I suspect any form of non-compliance would depend on several factors such as risk, legal ramifications if caught, how 'seriously' the law is being enforced and probably most importantly does the law specifically apply to the firearm or 'ancillary' to the firearm?

For example SB 941. 'rumors' are it is being non-complied with regularly however with few repercussions.

In this case SB 941 is not being taken very seriously due to weak enforcement and legalities however in the case of an all out 'ban' on a gun where it could not be possessed in public with possible felony charges, compliance would no doubt be on a dramatically greater level.
 
I would never argue that a poll is 100% accurate, but Pew is one of the more reliable sources for information like this. Do you have a more reliable source? If so, I am interested.
The poll is based self reporting. And its a situation where there are lots of reasons for people to claim no guns who have them and few or no reasons to claim you have one when you dont. That is, there is lots of reason to expect misreporting and the misreporting to all be in the direction of underestimating the number of guns. Under such conditions a result saying that x% of families own a gun actually just means "x % of families or more have guns " And there aren't going to be more reliable info based on self reported polls. To get more reliable data you'd probably need a more restricted study and one involving searches. Such as what proportion of drug dealers whose houses or apartments are searched have guns? What proportion of felons rearrested whose places are searched have guns? What proportion of cars searched, etc.
 
According to Turning Point USA. Gen Z (the ones in high school and beginning college right now) are the most conservative since WW2.
We can only hope they rebel against the now normie wokies running the system right now. We'll see this coming year I suppose...
If there is, in fact, an election..

So... like they say, the devil is in the details;

It really depends on what the questions of the survey asked, and how it's calculated.

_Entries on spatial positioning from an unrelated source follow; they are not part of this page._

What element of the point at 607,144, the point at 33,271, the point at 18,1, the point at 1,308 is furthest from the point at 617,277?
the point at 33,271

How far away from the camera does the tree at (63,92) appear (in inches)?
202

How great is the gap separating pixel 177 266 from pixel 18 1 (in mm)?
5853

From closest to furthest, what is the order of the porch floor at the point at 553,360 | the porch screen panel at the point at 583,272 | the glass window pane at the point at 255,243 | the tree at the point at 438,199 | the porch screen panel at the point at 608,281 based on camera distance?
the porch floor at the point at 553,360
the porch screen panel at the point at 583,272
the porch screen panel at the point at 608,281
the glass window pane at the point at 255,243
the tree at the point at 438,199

They are having less sex; doing less recreational drugs and drinking, less going out with friends, more staying home, spending less, (or borrowing less), working less... but on the other hand, they're more open about sexuality, boundaries, kinks, preferences, mental illnesses (real or imagined); and more willing to vote for authoritarian politicians..
 
Last Edited:
Article is behind paywall.

Sounds like gen Z is just less into in person interaction. More into videogames and sitting in front of screens. Some maybe forced by covid shutdowns. I wonder if real sex or drive to interact with or find real partners is sabotaged by on line porn.

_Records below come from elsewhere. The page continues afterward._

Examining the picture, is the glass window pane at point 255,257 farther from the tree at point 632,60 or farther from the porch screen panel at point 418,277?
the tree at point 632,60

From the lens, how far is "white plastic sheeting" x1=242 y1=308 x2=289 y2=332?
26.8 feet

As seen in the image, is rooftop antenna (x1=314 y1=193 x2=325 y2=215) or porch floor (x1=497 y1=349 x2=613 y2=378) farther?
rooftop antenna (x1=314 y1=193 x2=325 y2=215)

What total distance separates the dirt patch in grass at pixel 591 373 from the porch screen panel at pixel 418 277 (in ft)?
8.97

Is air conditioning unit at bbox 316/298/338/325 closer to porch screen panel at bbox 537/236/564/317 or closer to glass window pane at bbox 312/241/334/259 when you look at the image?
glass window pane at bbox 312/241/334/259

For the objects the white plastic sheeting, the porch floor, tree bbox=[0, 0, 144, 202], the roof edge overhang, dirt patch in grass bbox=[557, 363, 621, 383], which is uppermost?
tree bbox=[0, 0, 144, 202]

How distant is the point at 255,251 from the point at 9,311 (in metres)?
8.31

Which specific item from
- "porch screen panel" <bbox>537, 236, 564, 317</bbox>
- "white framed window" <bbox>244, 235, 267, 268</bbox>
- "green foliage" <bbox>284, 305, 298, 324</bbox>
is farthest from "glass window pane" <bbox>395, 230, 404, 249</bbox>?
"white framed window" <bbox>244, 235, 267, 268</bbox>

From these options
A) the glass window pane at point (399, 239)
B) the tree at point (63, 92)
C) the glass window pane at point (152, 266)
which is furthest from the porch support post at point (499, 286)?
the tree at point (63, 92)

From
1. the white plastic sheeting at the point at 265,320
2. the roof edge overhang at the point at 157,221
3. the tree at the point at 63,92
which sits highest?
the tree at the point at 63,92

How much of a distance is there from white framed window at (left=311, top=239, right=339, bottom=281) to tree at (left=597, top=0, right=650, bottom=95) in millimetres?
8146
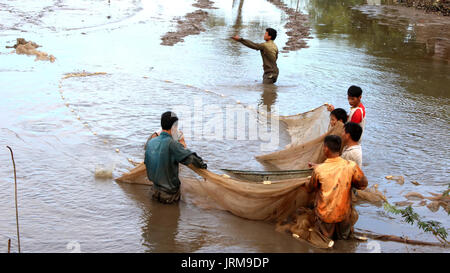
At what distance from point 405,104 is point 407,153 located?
2.72m

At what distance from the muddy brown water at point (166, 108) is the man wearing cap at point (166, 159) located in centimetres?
24

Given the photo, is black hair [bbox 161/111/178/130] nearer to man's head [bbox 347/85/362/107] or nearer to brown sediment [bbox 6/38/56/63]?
man's head [bbox 347/85/362/107]

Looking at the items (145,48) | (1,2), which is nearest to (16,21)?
(1,2)

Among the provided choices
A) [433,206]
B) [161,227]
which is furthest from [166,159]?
[433,206]

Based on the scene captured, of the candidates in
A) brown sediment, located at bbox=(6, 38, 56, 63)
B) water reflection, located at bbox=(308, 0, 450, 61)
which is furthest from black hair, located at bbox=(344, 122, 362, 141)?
water reflection, located at bbox=(308, 0, 450, 61)

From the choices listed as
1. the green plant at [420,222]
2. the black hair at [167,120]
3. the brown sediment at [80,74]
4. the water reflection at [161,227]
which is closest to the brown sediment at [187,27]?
the brown sediment at [80,74]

I read somewhere that millennials are very good at collaborating at work. But gen Z prefers to work alone.
 
Article is behind paywall.

Sounds like gen Z is just less into in person interaction. More into videogames and sitting in front of screens. Some maybe forced by covid shutdowns. I wonder if real sex or drive to interact with or find real partners is sabotaged by on line porn.

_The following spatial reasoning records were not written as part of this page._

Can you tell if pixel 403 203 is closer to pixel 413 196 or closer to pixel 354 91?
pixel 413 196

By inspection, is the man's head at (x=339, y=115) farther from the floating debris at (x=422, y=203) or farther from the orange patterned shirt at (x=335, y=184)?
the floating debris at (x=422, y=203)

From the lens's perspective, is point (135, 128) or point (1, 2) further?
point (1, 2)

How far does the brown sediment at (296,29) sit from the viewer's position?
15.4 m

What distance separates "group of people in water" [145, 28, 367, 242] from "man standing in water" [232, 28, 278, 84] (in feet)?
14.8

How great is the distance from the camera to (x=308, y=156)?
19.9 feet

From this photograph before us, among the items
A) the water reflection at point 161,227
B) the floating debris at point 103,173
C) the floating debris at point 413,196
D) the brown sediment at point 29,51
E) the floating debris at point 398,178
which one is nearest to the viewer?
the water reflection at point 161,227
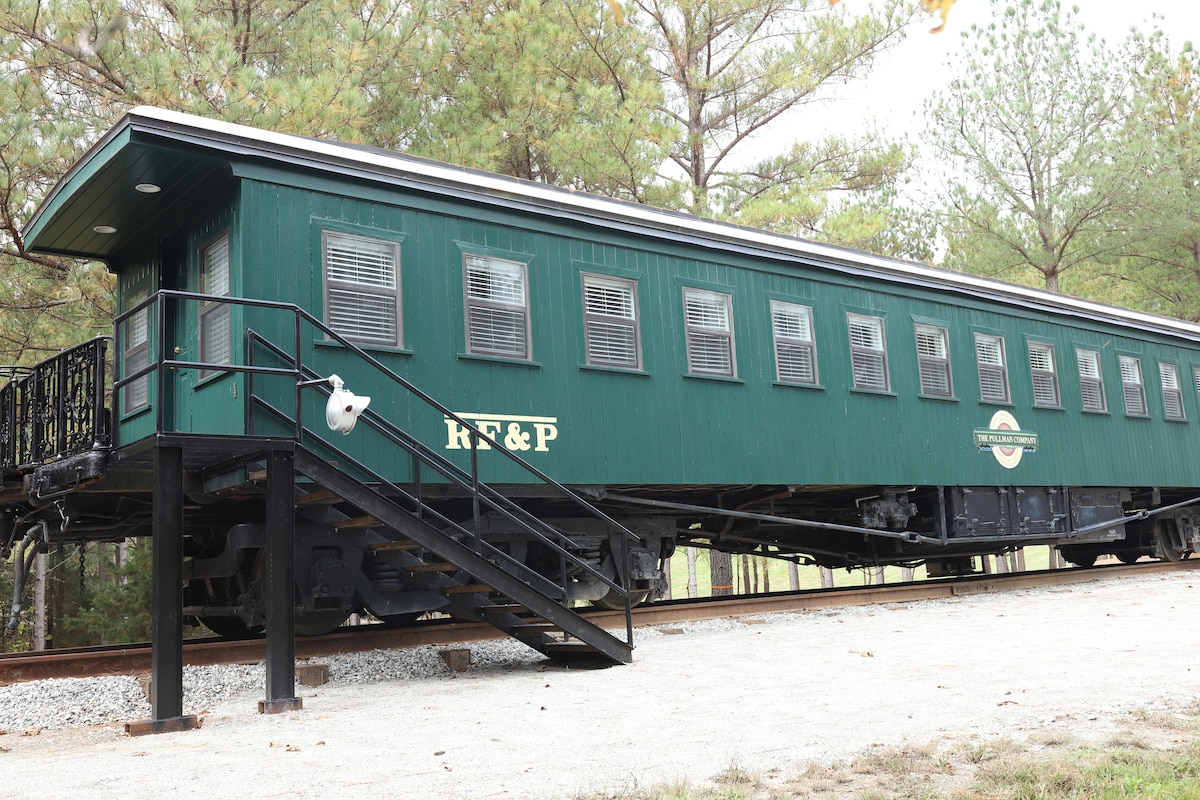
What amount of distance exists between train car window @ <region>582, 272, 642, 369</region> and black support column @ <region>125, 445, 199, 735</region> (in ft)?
13.3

I read somewhere that millennials are very good at collaborating at work. But gen Z prefers to work alone.
It's possible.



But overall it also seems that taking things out of context, led to assumptions about Gen Z. The paywalled article is almost the same as the 2nd link I provided in this reply, the first link is where the American psychology person stated that more Gen Zs self-reported as "conservative" than those in Gen Y (Millenials). Still, it doesn't mean Gen Z is "most conservative since WW2 generation"
 
...

I doubt illegal immigrants can be easily got to vote. They don't have the docs necessary to register. I think cheating is usually done using poor people. Someone by arrangement comes to the ghetto or project and picks up poor people, drives them to poll, waits while they vote, then drives them home and pays them the going rate. Supposedly the Kennedy election was bought that way. Joseph Kennedy's Mafia connections provided the votes in just a few critical areas, supposedly enough to actually change the election results.

...
For measure 26-231 in Multnomah County, 45% of voters voted in favor of allowing non-U.S. citizens to vote.